He won the seat at a by-election following the death of the former Liberal leader Clement Davies and retained it through five general elections. The Shropshire Star has a photograph of him being carried through the streets of Welshpool after the constituency's result was declared in October 1974 election.
As his Daily Telegraph obituary makes clear, he was not afraid of controversy:
After Liberal losses in the 1970 election, Hooson told the Liberal Assembly that the public wanted a middle-of-the-road party, blaming Jo Grimond and Jeremy Thorpe for trying to take it Leftward. When the Liberals merged with the SDP in 1988, he backed Alan Beith for the leadership against the less cautious Paddy Ashdown.
Hooson attracted abuse from party activists, particularly the Young Liberals who at one conference waved sticks of rhubarb at him when he opposed sanctions on South Africa. Yet they were allies in opposing the Vietnam War, and the Young Liberals’ leader, Peter Hain, relied on Hooson’s advice when forced to apologise to Edward Short, Leader of the Commons, for suggesting he was implicated in the Poulson affair.

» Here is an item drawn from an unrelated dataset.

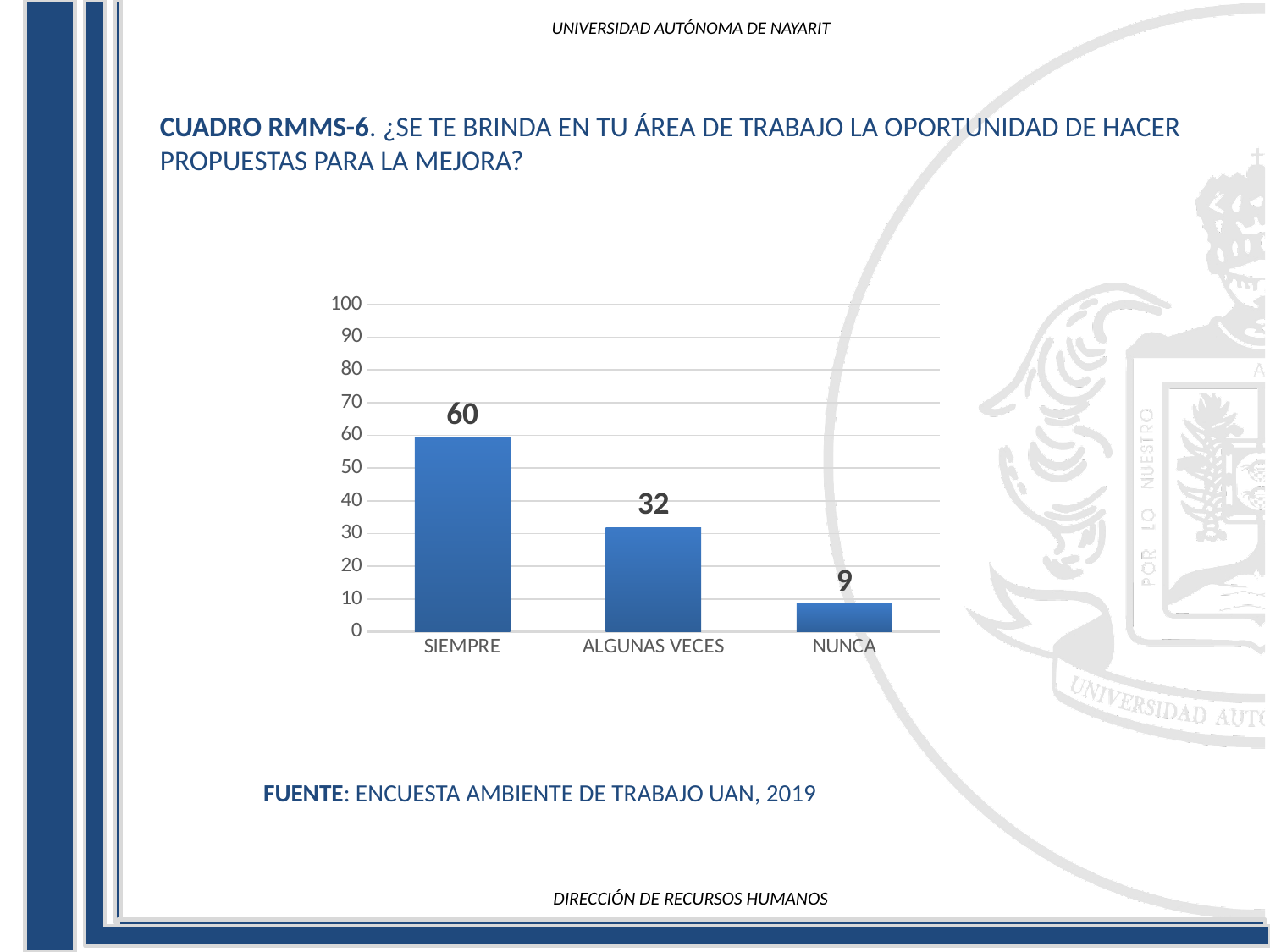
What is the difference between the values for SIEMPRE and ALGUNAS VECES? 28 What is the value for SIEMPRE? 60 How many categories are shown on the x axis? 3 Is the value for SIEMPRE greater or less than 50? greater What is the difference between the values for ALGUNAS VECES and NUNCA? 23 Which category has the lowest value? NUNCA What is the value for NUNCA? 9 What kind of chart is shown on the slide? bar chart What is the value for ALGUNAS VECES? 32 Which is larger, the value for ALGUNAS VECES or the value for NUNCA? ALGUNAS VECES Which category has the highest value? SIEMPRE Do the values rise or fall from left to right along the x axis? fall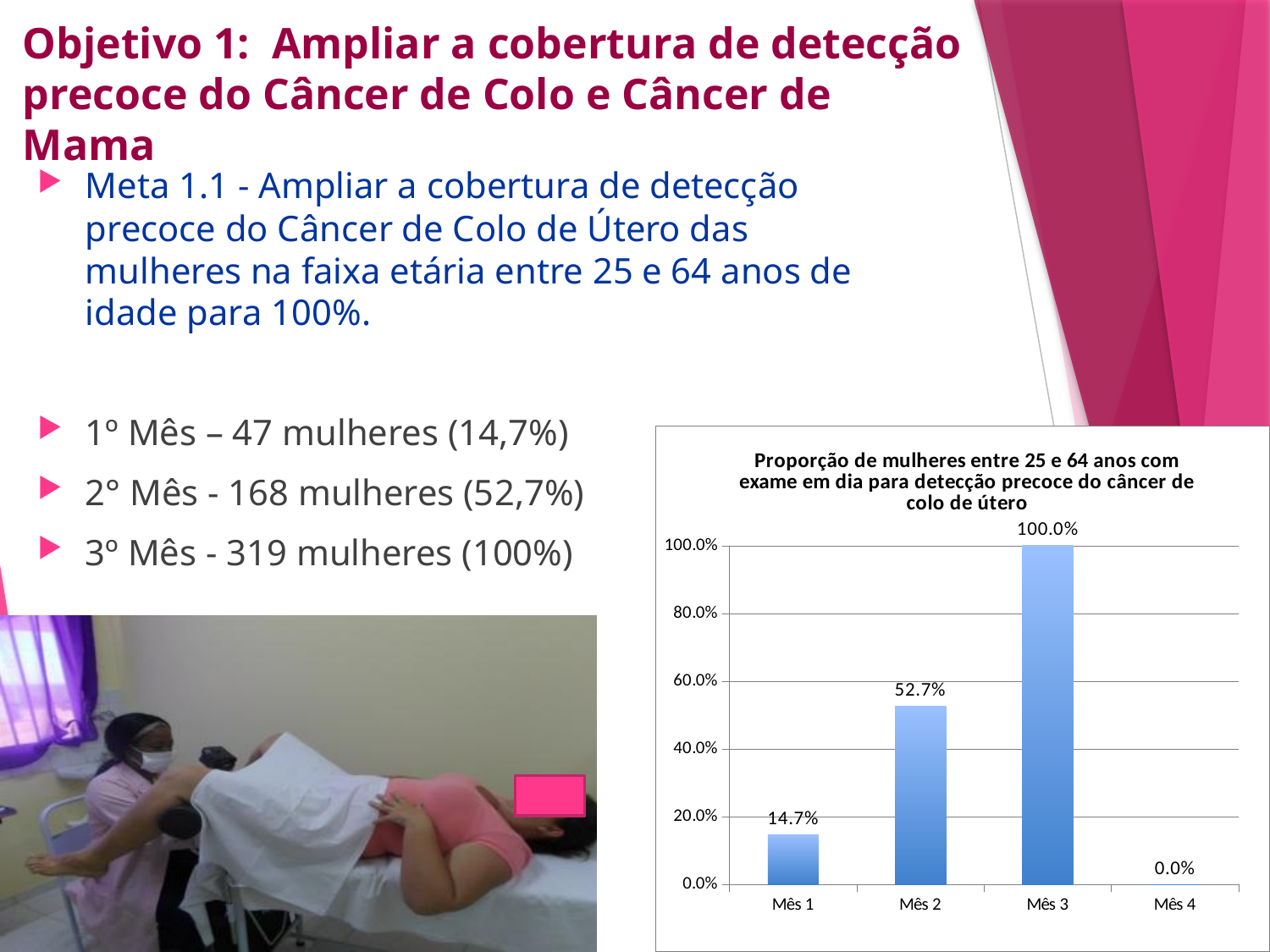
Which month has the lowest value in the chart? Mês 4 What kind of chart is shown on the slide? Bar chart What is the value for Mês 2 in the chart? 52.7% What is the value for Mês 3 in the chart? 100.0% Which is larger, the value for Mês 1 or the value for Mês 2? Mês 2 What is the title of the chart? Proporção de mulheres entre 25 e 64 anos com exame em dia para detecção precoce do câncer de colo de útero How many categories are shown on the x axis of the chart? 4 What is the difference between the values for Mês 3 and Mês 2? 47.3% What is the difference between the values for Mês 2 and Mês 1? 38.0% Which month has the highest value in the chart? Mês 3 What is the value for Mês 4 in the chart? 0.0% What is the value for Mês 1 in the chart? 14.7%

Hooson opposed both Grimond’s readiness to keep the 1964 Labour government in power, and the Lib-Lab Pact concluded with James Callaghan by Steel. But the leader he trusted least was Jeremy Thorpe. When Grimond retired in 1967, Hooson stood against Thorpe partly on policy grounds but also because of a deep and, as events would prove, shrewd distrust of Thorpe’s character.He also enjoyed a distinguished legal career. The Telegraph says:
Hooson also enjoyed a distinguished legal career At the Bar, Hooson earned a reputation as a cool, clear thinker and lucid advocate. In 1960, at 35, he became the youngest Silk for many years.Hooson defended Ian Brady in the Moors Murder trial and, so Disgruntled Radical always tells me, prosecuted Alan Turing when he was tried for 'indecency'.